> [DIRECTION]:
Render the rows as a JSON list of strings, one string per line with blank lines omitted, starting at the line containing "Taking a look" and ending after the line containing "25.2 metres".
** Start INPUT MATERIAL **
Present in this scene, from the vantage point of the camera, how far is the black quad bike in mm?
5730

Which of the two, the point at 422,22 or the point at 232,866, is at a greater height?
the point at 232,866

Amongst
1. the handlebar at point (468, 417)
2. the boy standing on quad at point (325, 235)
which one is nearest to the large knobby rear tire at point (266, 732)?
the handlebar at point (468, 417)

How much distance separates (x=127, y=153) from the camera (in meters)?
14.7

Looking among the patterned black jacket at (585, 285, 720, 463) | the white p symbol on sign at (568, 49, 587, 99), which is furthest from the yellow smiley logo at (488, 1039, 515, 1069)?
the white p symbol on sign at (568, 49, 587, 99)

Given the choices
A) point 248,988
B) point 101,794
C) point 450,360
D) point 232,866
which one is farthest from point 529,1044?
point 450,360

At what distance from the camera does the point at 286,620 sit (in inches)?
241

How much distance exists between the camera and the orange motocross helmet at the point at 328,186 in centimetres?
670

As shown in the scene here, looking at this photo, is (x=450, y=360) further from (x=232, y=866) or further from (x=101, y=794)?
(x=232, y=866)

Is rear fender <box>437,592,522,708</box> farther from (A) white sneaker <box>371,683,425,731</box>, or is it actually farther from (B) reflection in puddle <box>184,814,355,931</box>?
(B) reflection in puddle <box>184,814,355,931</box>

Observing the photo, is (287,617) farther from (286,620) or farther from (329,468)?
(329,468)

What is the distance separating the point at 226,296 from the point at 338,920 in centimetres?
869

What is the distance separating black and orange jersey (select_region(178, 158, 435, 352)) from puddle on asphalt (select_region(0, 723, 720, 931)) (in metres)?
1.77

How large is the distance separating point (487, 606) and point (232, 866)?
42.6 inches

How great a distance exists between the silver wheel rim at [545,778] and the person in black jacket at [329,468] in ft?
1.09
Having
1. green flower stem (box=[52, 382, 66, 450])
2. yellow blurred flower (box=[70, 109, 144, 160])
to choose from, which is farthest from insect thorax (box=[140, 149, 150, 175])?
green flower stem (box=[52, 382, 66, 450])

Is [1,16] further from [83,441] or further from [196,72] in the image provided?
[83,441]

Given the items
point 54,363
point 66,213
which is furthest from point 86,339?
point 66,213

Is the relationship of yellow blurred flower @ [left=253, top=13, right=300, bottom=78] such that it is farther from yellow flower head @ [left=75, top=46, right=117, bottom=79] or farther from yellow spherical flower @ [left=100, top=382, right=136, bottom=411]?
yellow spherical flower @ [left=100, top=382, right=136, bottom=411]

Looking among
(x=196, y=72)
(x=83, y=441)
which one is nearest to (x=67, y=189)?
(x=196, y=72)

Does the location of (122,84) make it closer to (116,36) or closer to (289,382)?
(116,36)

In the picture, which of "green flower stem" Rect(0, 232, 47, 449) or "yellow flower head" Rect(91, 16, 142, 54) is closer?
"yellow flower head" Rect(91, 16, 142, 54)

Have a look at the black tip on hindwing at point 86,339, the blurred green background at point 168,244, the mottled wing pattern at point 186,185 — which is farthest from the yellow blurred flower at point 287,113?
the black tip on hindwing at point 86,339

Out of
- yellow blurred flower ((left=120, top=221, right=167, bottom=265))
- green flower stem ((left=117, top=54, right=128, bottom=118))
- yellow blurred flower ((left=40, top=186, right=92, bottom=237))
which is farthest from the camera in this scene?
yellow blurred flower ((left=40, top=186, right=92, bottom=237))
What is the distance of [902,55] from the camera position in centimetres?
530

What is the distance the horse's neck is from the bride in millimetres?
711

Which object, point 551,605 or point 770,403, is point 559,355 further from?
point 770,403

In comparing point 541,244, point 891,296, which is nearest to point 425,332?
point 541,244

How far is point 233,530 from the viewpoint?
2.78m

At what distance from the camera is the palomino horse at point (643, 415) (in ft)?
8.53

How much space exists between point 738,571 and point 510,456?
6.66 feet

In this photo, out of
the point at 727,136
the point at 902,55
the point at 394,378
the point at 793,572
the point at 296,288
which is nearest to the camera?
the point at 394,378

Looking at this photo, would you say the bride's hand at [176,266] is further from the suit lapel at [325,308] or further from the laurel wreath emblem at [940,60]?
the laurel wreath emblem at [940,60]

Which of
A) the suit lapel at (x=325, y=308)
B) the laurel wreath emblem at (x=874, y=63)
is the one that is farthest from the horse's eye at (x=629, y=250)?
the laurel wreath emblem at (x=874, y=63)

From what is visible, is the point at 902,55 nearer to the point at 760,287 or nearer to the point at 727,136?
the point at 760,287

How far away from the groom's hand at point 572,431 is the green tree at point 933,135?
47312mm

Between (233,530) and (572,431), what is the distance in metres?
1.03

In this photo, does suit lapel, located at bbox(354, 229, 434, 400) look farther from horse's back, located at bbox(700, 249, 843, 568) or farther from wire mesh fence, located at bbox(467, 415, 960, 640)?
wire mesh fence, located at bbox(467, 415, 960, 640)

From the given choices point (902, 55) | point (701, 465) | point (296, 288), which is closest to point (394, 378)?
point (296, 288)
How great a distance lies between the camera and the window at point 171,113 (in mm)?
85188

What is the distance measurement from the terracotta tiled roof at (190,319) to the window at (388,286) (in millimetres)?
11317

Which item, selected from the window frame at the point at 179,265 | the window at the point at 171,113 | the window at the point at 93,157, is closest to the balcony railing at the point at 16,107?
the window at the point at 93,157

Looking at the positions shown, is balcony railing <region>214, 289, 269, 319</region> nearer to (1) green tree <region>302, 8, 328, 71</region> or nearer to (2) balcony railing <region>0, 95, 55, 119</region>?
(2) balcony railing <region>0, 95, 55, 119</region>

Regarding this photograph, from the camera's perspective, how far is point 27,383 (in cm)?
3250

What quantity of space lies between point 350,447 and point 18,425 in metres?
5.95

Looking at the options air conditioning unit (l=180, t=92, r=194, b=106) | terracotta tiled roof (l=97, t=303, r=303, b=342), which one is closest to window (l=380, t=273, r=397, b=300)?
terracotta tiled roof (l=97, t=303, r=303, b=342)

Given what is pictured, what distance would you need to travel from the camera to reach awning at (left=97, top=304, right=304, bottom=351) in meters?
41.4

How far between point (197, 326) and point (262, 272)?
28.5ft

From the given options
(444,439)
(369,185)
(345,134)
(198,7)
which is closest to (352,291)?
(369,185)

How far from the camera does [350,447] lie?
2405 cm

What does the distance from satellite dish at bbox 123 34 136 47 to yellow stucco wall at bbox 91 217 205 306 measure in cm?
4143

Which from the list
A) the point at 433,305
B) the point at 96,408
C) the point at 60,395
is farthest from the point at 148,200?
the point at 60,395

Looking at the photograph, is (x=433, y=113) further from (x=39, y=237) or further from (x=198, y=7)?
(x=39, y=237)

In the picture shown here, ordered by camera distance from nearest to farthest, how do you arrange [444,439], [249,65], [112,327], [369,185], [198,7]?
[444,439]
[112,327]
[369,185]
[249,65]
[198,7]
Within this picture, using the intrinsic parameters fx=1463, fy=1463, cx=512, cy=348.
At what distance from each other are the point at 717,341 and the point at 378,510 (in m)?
** End INPUT MATERIAL **
** Start INPUT MATERIAL **
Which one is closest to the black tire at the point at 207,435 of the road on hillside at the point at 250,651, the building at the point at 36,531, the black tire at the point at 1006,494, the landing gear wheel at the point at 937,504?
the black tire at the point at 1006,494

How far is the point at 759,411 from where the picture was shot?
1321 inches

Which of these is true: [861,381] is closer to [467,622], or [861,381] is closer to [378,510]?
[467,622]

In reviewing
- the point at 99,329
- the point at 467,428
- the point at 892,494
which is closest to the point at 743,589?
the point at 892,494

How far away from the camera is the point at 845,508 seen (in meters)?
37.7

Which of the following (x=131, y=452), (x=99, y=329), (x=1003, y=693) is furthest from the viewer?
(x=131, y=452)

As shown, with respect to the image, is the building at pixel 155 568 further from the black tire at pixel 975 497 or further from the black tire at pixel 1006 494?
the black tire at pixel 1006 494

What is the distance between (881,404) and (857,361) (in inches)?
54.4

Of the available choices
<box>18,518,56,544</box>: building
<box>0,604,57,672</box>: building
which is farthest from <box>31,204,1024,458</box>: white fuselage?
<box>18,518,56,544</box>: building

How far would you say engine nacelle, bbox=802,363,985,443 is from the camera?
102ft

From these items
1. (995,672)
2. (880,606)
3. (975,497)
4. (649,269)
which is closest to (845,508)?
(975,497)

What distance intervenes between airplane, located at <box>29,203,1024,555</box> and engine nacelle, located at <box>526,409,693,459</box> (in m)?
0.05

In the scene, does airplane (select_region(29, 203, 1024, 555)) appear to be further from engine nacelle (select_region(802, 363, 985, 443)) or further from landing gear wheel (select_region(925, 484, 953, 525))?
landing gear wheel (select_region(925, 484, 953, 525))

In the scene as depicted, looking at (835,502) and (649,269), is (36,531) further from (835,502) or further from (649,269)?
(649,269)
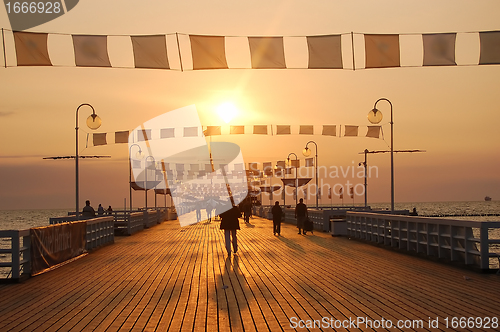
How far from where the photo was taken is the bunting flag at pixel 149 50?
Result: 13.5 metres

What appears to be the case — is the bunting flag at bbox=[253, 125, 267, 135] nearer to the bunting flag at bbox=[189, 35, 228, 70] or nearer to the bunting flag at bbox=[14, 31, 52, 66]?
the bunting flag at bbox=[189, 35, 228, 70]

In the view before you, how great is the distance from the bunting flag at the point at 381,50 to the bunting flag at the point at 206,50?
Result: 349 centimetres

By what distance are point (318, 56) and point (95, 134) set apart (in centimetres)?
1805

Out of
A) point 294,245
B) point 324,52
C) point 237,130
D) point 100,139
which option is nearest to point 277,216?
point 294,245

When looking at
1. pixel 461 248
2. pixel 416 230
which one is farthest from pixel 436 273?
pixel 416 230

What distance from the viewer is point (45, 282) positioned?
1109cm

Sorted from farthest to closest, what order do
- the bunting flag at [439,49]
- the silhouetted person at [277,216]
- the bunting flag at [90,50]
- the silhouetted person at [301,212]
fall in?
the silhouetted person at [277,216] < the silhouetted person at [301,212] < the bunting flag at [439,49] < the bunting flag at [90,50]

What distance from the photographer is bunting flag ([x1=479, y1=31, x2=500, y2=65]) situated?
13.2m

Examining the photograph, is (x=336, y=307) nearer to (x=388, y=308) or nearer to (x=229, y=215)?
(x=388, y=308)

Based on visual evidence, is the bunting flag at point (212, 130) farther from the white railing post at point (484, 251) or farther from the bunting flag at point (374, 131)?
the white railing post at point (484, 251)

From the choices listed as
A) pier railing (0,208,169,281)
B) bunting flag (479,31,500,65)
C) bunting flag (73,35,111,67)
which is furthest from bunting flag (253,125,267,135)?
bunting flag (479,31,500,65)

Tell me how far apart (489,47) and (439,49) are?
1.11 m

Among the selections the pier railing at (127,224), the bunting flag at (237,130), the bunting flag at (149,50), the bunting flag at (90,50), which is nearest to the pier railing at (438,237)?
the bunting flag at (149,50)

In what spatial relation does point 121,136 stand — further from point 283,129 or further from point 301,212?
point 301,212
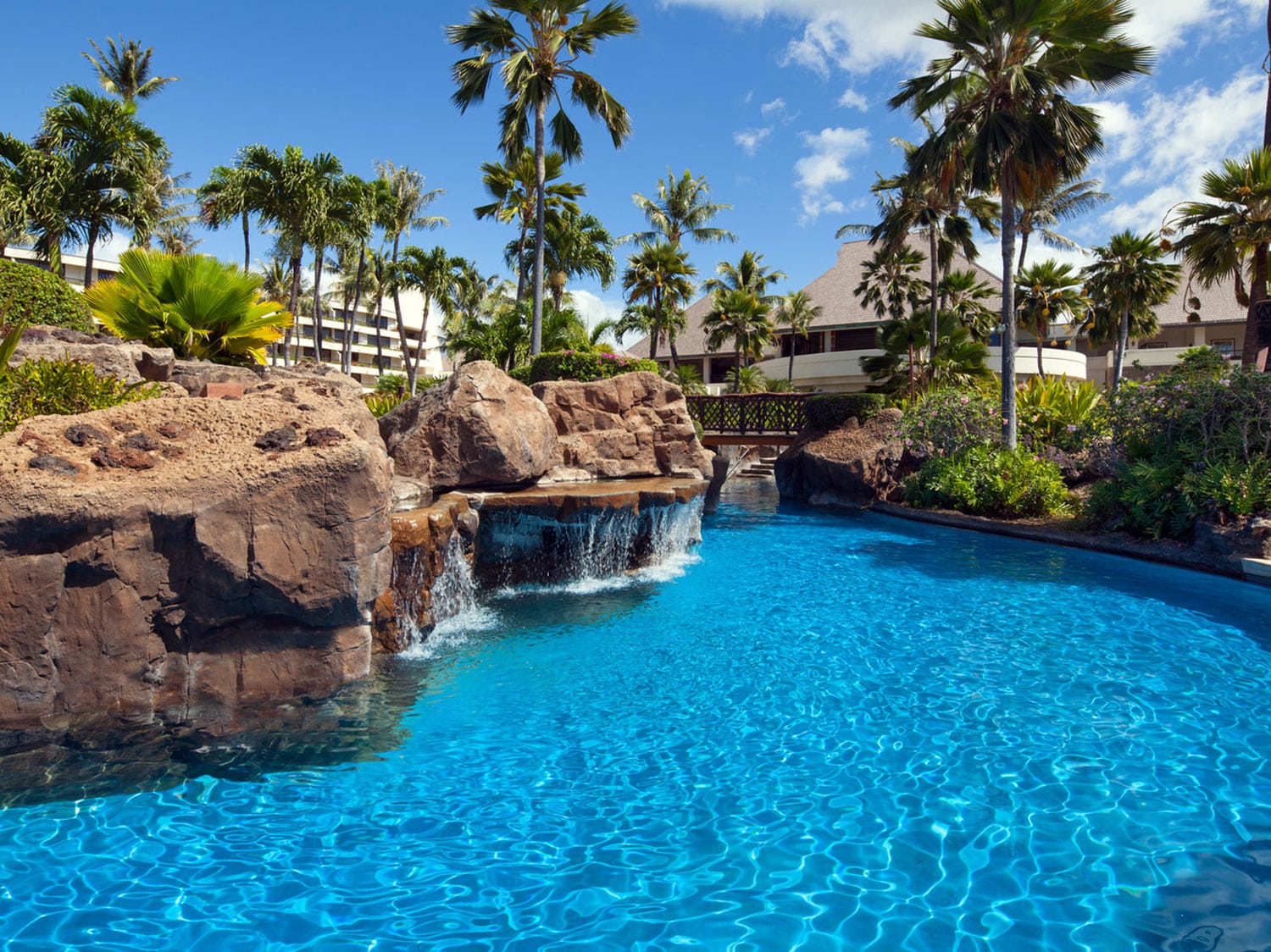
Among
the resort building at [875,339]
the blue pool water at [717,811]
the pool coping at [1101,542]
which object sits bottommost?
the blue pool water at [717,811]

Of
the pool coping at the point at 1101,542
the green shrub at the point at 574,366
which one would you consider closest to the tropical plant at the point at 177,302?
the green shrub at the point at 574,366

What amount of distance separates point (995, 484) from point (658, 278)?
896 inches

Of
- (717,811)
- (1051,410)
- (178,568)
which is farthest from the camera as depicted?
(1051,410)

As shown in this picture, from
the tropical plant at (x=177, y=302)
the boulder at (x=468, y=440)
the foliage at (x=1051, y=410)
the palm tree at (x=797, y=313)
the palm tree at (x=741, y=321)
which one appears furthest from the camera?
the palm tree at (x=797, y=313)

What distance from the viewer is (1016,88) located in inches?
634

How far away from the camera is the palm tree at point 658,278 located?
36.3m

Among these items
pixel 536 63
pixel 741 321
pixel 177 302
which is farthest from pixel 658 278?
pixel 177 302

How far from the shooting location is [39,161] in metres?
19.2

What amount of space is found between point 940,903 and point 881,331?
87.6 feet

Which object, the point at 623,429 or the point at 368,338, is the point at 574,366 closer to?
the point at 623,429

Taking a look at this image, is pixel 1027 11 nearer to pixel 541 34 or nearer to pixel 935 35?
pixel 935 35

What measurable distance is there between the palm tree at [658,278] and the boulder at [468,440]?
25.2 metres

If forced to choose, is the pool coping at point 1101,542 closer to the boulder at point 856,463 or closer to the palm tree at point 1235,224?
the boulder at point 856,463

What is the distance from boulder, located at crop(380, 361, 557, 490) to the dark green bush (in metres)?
** End INPUT MATERIAL **
** Start INPUT MATERIAL **
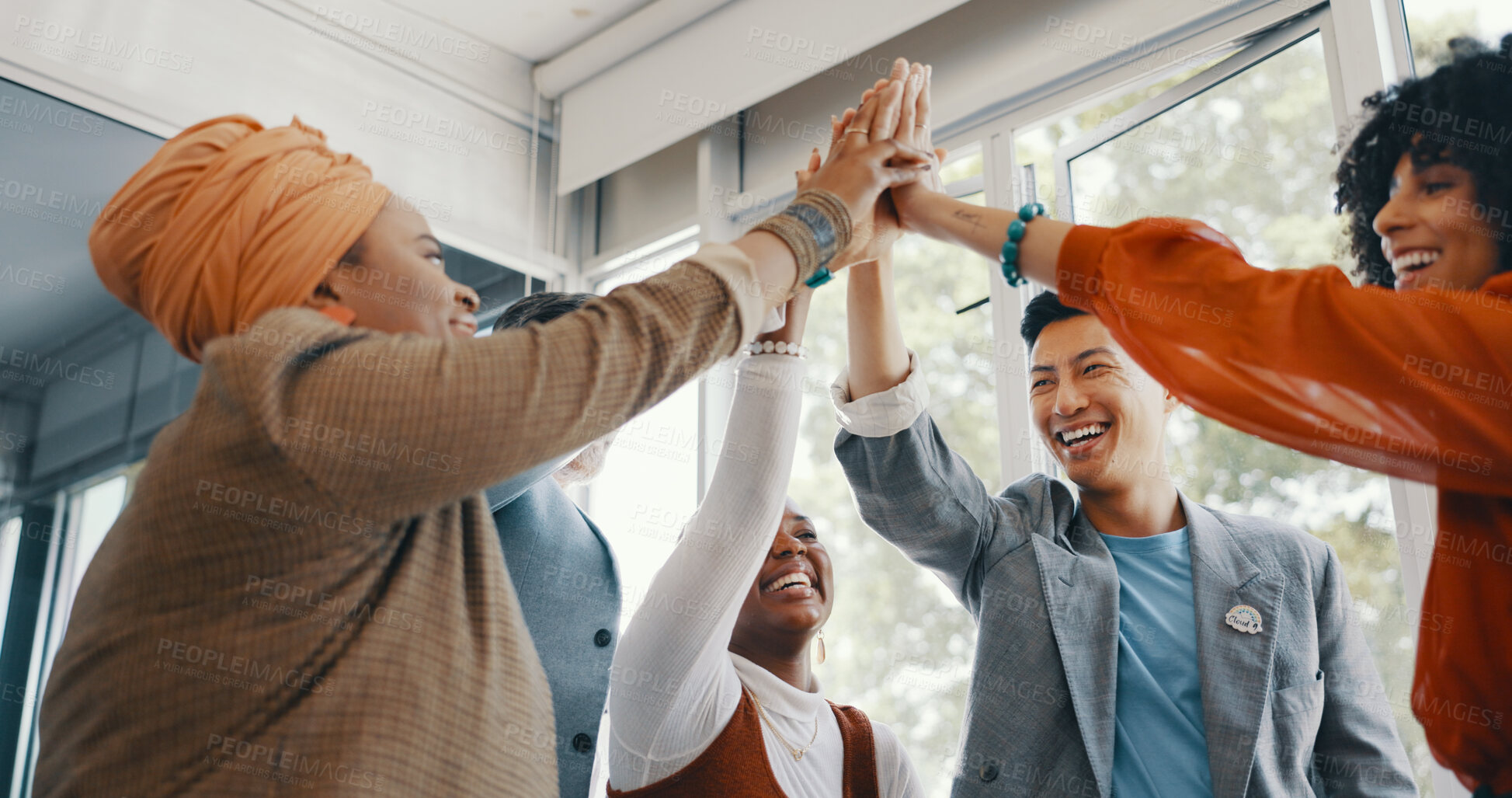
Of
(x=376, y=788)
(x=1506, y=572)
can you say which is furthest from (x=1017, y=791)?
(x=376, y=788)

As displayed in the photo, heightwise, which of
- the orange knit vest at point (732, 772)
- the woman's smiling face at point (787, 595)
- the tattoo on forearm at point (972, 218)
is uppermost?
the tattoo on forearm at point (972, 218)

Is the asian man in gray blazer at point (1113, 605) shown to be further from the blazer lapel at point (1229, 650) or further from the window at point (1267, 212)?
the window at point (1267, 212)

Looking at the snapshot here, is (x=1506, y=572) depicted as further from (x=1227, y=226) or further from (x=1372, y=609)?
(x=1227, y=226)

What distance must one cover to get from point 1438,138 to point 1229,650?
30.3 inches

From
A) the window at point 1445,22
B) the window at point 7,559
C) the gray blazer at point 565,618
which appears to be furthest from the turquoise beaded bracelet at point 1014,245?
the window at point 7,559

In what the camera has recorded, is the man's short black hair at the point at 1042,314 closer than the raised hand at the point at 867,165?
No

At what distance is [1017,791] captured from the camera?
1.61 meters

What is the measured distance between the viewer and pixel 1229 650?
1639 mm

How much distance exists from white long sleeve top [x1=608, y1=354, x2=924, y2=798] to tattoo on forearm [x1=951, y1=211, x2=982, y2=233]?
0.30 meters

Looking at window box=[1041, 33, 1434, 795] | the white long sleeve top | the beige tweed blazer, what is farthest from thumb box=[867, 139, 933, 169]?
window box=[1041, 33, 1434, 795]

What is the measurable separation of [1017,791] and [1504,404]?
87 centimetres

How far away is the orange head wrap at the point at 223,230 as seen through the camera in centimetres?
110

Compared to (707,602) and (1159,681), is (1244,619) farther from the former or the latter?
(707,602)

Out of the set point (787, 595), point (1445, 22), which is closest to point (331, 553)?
** End INPUT MATERIAL **
> [TASK ANSWER]:
[
  "Taking a look at this image, is pixel 1027 11 nearer to pixel 541 34 or nearer to pixel 935 35?",
  "pixel 935 35",
  "What measurable distance is there between the palm tree at [658,278] and the boulder at [468,440]?",
  "25.2 metres"
]